-------- INFORMATION --------

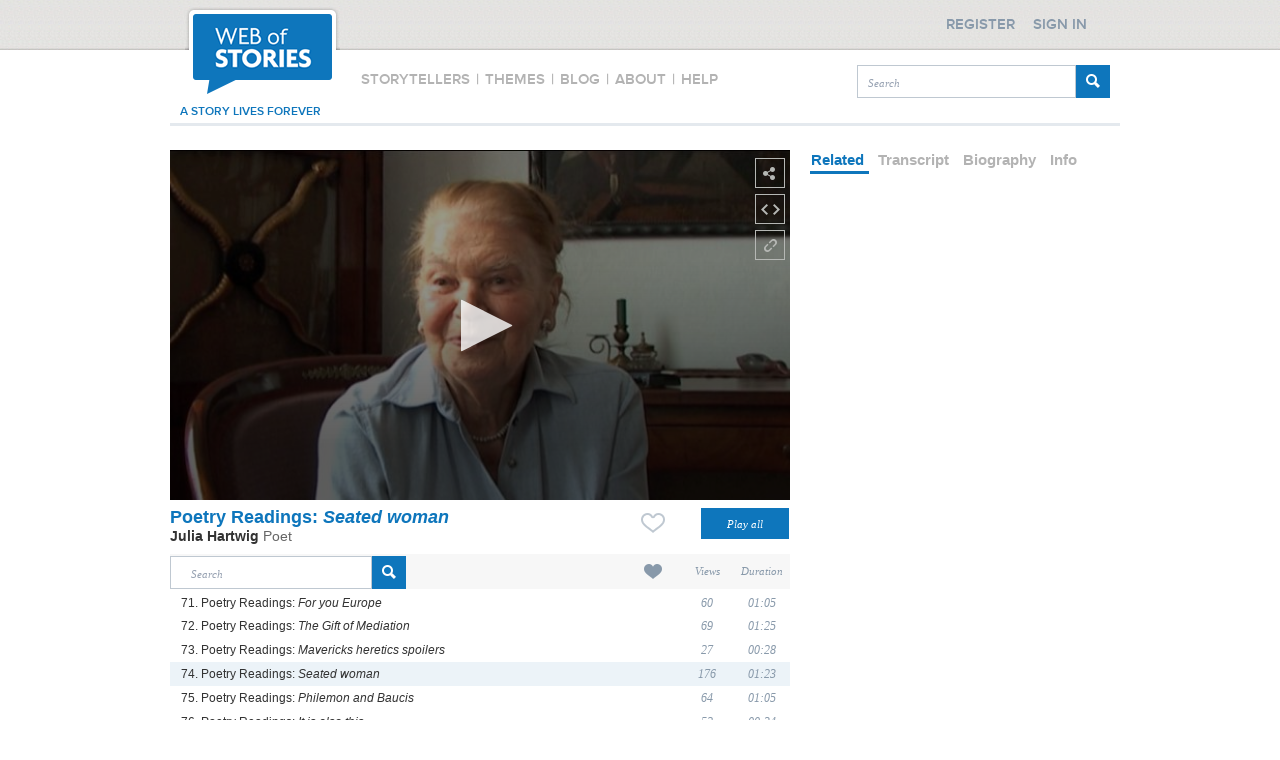

--- FILE ---
content_type: text/xml
request_url: https://s3-eu-west-1.amazonaws.com/eu-media1.webofstories.com/subs/50026/en/53302.xml
body_size: 1691
content:
<?xml version="1.0" encoding="utf-8" ?>
	<tt xmlns="http://www.w3.org/2006/10/ttaf1">
	 <head>
		<layout />
	  </head>
	  <body>
		<div xml:id="captions">
		
			<p begin="00:00:00" end="00:00:05">'Seated woman'. This is a kind of poetic portrait.</p>
		
			<p begin="00:00:05" end="00:00:10">Wind wrinkles the pond's surface like a pale skin</p>
		
			<p begin="00:00:10" end="00:00:16">Do the weak love water? Do they seek resemblances in it?</p>
		
			<p begin="00:00:16" end="00:00:21">Wrapped in a blanket though the autumn is mild</p>
		
			<p begin="00:00:21" end="00:00:25">she doesn't even pretend to read</p>
		
			<p begin="00:00:25" end="00:00:32">books have floated away like the plastic bag <br />carried over the pond imitating a swan</p>
		
			<p begin="00:00:32" end="00:00:36">She sits with her face to the water</p>
		
			<p begin="00:00:36" end="00:00:42">Happiness is to return <br />from behind hospital gates into the arms of the world</p>
		
			<p begin="00:00:43" end="00:00:50">She sits with her face to the water <br />the green dress recalls the pond's murky pattern</p>
		
			<p begin="00:00:50" end="00:00:58">on her head the bright tulip of a hat <br />its brim drooping as if wilted and discouraged</p>
		
			<p begin="00:01:00" end="00:01:05">she spreads her hands contemplating her fingers <br />then quickly hides them from sight</p>
		
			<p begin="00:01:06" end="00:01:12">On the shore enormous weedy leaves of burdocks <br />are like a carpet flying just above the ground</p>
		
			<p begin="00:01:13" end="00:01:22">For a moment the sun adorns its chosen patch of water with bright colours <br />and the willows glisten</p>
		
		</div>
	  </body>
	</tt>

--------

:: WORK REQUIRED ::
Could you restate every entry above word for word, leaving out the pictures?

:: ANSWER SECTION ::
--- FILE ---
content_type: text/xml
request_url: https://s3-eu-west-1.amazonaws.com/eu-media1.webofstories.com/subs/50026/en/53302.xml
body_size: 1691
content:
<?xml version="1.0" encoding="utf-8" ?>
	<tt xmlns="http://www.w3.org/2006/10/ttaf1">
	 <head>
		<layout />
	  </head>
	  <body>
		<div xml:id="captions">
		
			<p begin="00:00:00" end="00:00:05">'Seated woman'. This is a kind of poetic portrait.</p>
		
			<p begin="00:00:05" end="00:00:10">Wind wrinkles the pond's surface like a pale skin</p>
		
			<p begin="00:00:10" end="00:00:16">Do the weak love water? Do they seek resemblances in it?</p>
		
			<p begin="00:00:16" end="00:00:21">Wrapped in a blanket though the autumn is mild</p>
		
			<p begin="00:00:21" end="00:00:25">she doesn't even pretend to read</p>
		
			<p begin="00:00:25" end="00:00:32">books have floated away like the plastic bag <br />carried over the pond imitating a swan</p>
		
			<p begin="00:00:32" end="00:00:36">She sits with her face to the water</p>
		
			<p begin="00:00:36" end="00:00:42">Happiness is to return <br />from behind hospital gates into the arms of the world</p>
		
			<p begin="00:00:43" end="00:00:50">She sits with her face to the water <br />the green dress recalls the pond's murky pattern</p>
		
			<p begin="00:00:50" end="00:00:58">on her head the bright tulip of a hat <br />its brim drooping as if wilted and discouraged</p>
		
			<p begin="00:01:00" end="00:01:05">she spreads her hands contemplating her fingers <br />then quickly hides them from sight</p>
		
			<p begin="00:01:06" end="00:01:12">On the shore enormous weedy leaves of burdocks <br />are like a carpet flying just above the ground</p>
		
			<p begin="00:01:13" end="00:01:22">For a moment the sun adorns its chosen patch of water with bright colours <br />and the willows glisten</p>
		
		</div>
	  </body>
	</tt>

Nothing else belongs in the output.